Kalkıp günlük rutinlerime başlıyorum. Sporla başlıyorum. Daha sonra duşa giriyorum. Çıktığımda uyanmış oluyor. Elindeki kahve fincanlarından birini gülümseyerek uzatıyor.
"Günaydın."
"Günaydın."
Ben araştırma yaparken o da kitabını okuyor. Sıkılınca yanına gidip oturuyorum. Kitabıyla ilgilenmeye devam ediyor. Kucağına yatıp dudağımı büzerek yüzüne bakıyorum. Yüzündeki ciddiyet anında yumuşuyor. Başımı oynatarak sırnaşmaya devam ediyorum. Sonunda eğilip saçlarımı kokluyor. Bir süre yüzüme baktıktan sonra tekrar eğilip saçlarımı kokluyor ve çekilirken küçücük bir öpücük bırakıyor.
"Yeryüzünde senin kadar güzel kokabilen tek bir şey bile yok biliyor musun?"
İstediğimi almanın gururuyla tekrar oturuyorum.
"Biliyorum. Bir tanıdığın hasretinden deliye döndüğünü duymuştum."
Ayracı koyup kitabı kenara bırakıyor. Kollarını iki yanıma koyup eğiliyor.
"Hmm, kimmiş bakalım o tanıdık?"
"Bilmem. Gözleri kartala benziyor, alt dudağının ortadında senelerdir geçmeyen bir yara izi var. Bunlar yeterli olur mu?"
"Cık. Çıkaramadım hala."
"Biraz aptal bu kartal gözlü kişi. Saçma sapan düşünebiliyor, hiçbir şey belli etmeden de çekip gidiyor. Ama yine de çok seviyorum.
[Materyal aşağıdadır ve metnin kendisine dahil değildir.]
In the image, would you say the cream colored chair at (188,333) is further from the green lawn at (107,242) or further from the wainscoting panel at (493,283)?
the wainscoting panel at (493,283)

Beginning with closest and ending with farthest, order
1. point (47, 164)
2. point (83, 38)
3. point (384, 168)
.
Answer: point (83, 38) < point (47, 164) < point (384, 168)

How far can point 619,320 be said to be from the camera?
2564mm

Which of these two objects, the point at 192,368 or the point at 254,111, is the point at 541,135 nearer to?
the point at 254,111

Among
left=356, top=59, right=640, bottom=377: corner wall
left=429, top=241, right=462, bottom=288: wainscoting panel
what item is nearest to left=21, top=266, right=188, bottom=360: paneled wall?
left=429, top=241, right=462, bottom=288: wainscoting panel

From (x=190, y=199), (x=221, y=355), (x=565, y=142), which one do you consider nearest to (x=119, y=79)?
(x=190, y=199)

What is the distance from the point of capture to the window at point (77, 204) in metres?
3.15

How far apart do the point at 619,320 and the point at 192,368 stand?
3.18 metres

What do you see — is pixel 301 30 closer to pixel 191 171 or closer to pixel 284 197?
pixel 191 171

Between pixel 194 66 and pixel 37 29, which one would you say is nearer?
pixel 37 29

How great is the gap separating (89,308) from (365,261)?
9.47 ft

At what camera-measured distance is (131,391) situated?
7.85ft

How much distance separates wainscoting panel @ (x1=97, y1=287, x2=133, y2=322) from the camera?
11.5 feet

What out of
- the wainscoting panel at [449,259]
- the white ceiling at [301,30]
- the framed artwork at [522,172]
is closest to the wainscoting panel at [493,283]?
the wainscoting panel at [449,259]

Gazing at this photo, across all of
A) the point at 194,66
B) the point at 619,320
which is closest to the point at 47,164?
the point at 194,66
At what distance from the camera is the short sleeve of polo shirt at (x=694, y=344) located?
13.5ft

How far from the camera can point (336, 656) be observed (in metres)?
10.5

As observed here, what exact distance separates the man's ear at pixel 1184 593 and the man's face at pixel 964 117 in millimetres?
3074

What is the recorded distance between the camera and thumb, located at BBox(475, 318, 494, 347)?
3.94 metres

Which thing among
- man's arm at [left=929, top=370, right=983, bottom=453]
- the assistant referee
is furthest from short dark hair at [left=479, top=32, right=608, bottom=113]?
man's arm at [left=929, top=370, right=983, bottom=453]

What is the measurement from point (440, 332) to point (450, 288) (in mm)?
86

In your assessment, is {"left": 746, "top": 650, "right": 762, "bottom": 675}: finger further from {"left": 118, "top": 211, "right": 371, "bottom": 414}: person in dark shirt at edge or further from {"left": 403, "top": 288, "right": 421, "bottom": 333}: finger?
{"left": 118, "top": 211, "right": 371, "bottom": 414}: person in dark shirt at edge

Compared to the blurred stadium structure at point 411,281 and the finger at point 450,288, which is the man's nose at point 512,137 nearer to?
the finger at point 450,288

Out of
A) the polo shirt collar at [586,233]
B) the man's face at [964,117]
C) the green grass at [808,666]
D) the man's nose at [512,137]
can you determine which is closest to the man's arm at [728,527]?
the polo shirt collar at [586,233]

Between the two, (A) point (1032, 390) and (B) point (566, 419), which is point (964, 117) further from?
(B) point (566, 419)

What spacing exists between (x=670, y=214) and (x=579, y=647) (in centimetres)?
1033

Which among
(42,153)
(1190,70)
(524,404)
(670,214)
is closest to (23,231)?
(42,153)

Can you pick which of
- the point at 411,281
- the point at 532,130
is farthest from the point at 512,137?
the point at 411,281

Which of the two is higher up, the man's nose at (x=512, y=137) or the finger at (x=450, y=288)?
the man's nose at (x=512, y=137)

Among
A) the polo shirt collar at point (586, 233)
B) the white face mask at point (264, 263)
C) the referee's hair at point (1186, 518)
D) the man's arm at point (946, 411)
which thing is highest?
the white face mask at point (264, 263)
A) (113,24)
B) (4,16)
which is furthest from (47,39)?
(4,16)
Yapacak bir şey yok."
"Ben de bir tanıdıktan duydum, o da seni çok seviyormuş."
Eğilip öpüyor. Kahve içtiğinden dudakları sıcacık. Her öpüşünde biraz daha doğruluyor, beni de peşinden doğrultmak için. Gülümseyerek geri çekiliyorum.
"Acıktım."
"Ah, ama ben doyuruyordum zaten karnımı. Yazık oldu. Tamam acıktıysan önce seninkini doyuralım."
İtip kalkıyorum. Kafası acımış yavru kedi gibi vurduğum yeri ovaladığını görüyorum. Elimi uzatıp onu da kaldırıyorum. Mutfağa gidiyoruz ve kahvaltıyı hazırlamaya başlıyoruz. Herhangi bir şey yaparken onu izlemeyi özlemişim.